Since his temporary withdrawal from The Clipse, Pusha T has hustled hard to build his solo career over the last few years. Most recently we’ve seen him become full integrated into the G.O.O.D. Music family, helping propel tracks like “I Don’t Like (Remix)” and “Mercy”, into nightclub bottle-selling anthems, raising his profile in a heavily competitive rap circuit that also includes MMG and Young Money. With Wrath Of Caine, he gives us a glimpse of what to expect from his official G.O.O.D. Music solo debut, My Name Is My Name, due this year.
The title is obviously a biblical reference, a theme that has run through the course of his career on both of Clipse’s Lord Willin’ and Hell Hath No Fury, as well as his Fear Of God mixtape series. Older heads will also recognize this as an homage to Big Daddy Kane’s 1989 track, “The Wrath Of Kane”.
As Kane penned the blueprint for flossy, rich guy rap in the late 80′s, Pusha T carries on tradition with his own brand of music built around chasing the American dream, yet by more illicit means.
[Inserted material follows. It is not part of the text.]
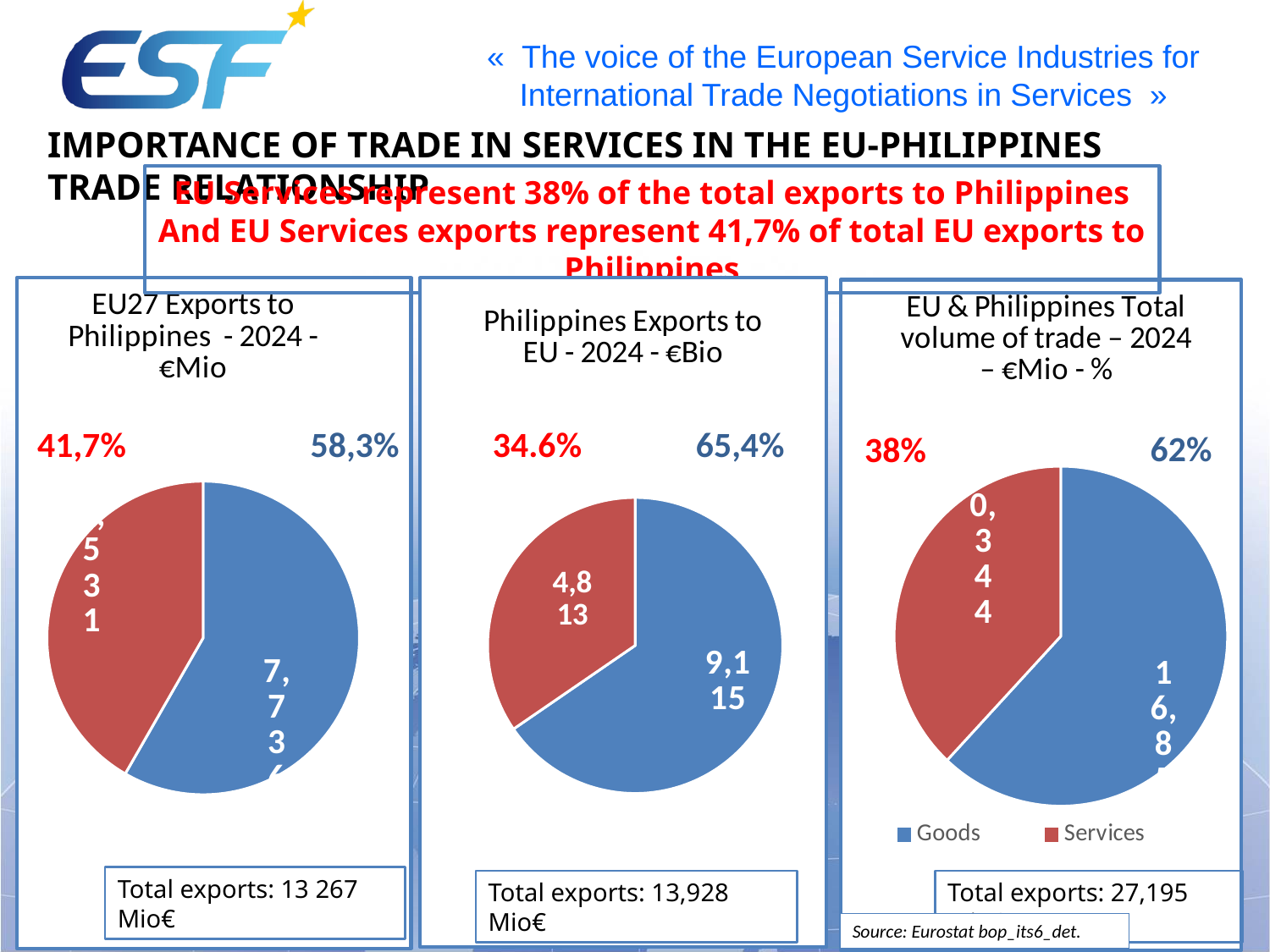
What total exports figure is given below the 'EU & Philippines Total volume of trade' chart? 27,195 In the 'EU & Philippines Total volume of trade' chart, what share of the pie is Goods? 62% How many entries does the legend of the 'EU & Philippines Total volume of trade' chart list? 2 In the 'EU & Philippines Total volume of trade' chart, what share of the pie is Services? 38% In the 'EU27 Exports to Philippines - 2024' chart, what percentage is shown for the red slice? 41,7% In the 'Philippines Exports to EU - 2024' chart, what is the value of the blue slice? 9,115 In the 'EU27 Exports to Philippines - 2024' chart, which slice is larger, the blue one or the red one? The blue one In the 'Philippines Exports to EU - 2024' chart, what is the value of the red slice? 4,813 In the 'EU & Philippines Total volume of trade' chart, which slice is larger, Goods or Services? Goods How many pie charts are shown on the slide? 3 What kind of chart is used on this slide? Pie chart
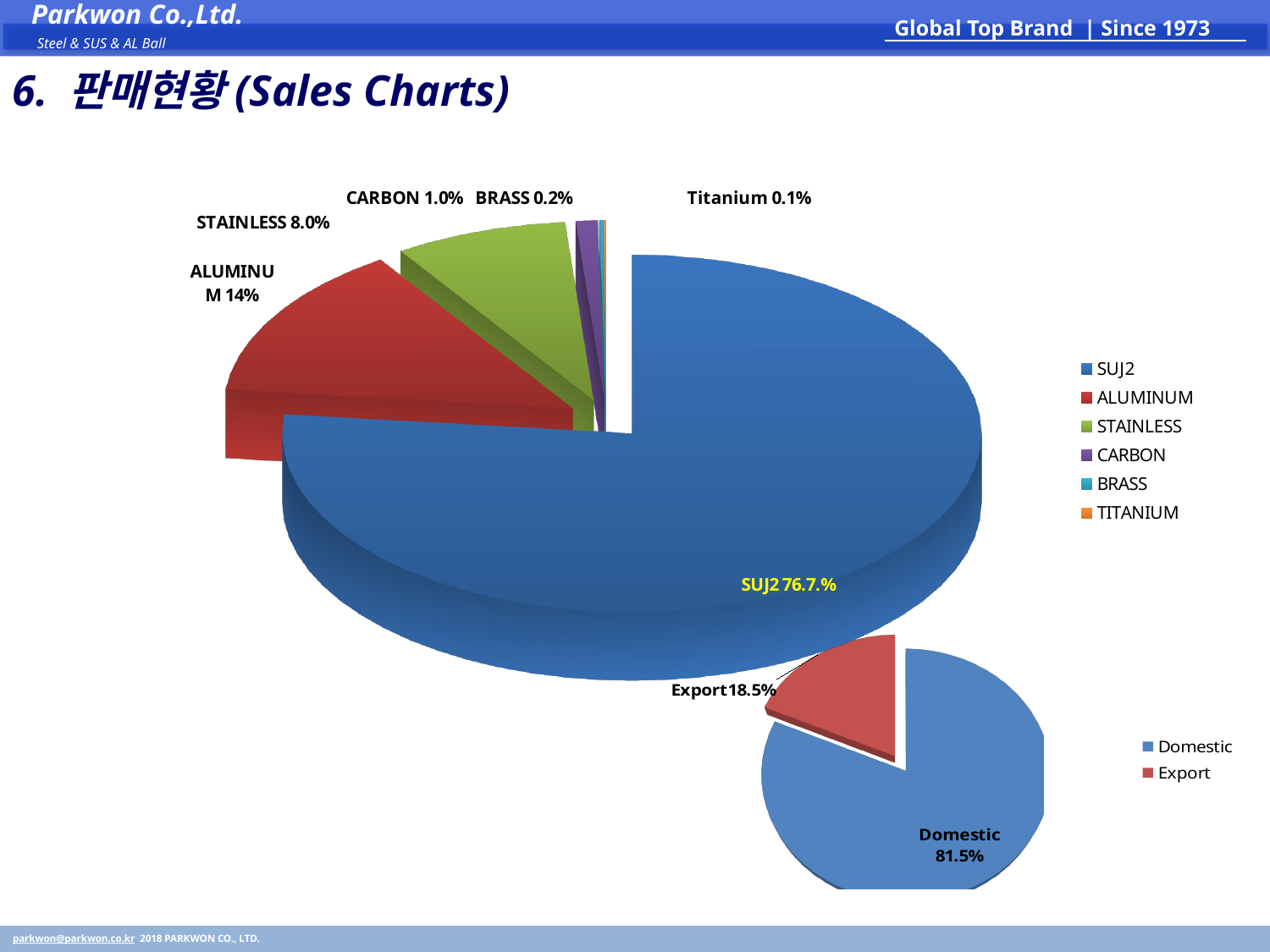
In the large pie chart of sales by material, what share does Titanium have? 0.1% In the large pie chart of sales by material, what share does STAINLESS have? 8.0% In the large pie chart of sales by material, which is larger, ALUMINUM or STAINLESS? ALUMINUM What kind of chart is the small chart at the bottom right showing Domestic and Export? Pie chart In the large pie chart of sales by material, which material has the smallest slice? TITANIUM In the small Domestic/Export pie chart, what is the difference between the Domestic and Export shares? 63.0% In the large pie chart of sales by material, what share does ALUMINUM have? 14% How many entries does the legend of the large pie chart of sales by material list? 6 In the large pie chart of sales by material, which material has the largest slice? SUJ2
At times, he completely nails it, like on the sinister “Millions”, which find him and Rick Ross going to Edgar Allen Poe lengths to hide weapons and drug money. “Revolution” also stands out, as Pusha rides a Neptunes-replayed jazz loop, while “Road Runner” details his years hustling, knocking it out of the park with a Harry Fraud beat, plus a hook from Troy Ave.
Yet the hooks both help and hinder this record. The French Montana helmed “Don’t Matter” hook grates on the ears, as he lazily croons each verse, while the Kevin Gates love rap sillily promises “I just might trust with my drugs / trust you with my money.” Yet the dancehall inspired hook of “Blocka” is kinda cool, so it ain’t all bad.
Relying heavily on his tales of the trap, Pusha T rarely steps outside the box, and he doesn’t have his brother to play the angel on his shoulder, this time around. On the album’s closing track, “I Am Forgiven”, he attempts to make peace with God for his wrongdoings, but admits that’s only so he can do them again. We’re not sure how sincere he really is.
While this brand of fantasy drug-dealer rap from guys like Pusha and Rick Ross is entertaining to listen to, T needs to show us something we haven’t heard from him before on his forthcoming LP, My Name Is My Name. While he reminds us that this is just an appetizer to the main course, in that respect, it’s more-or-less satisfying.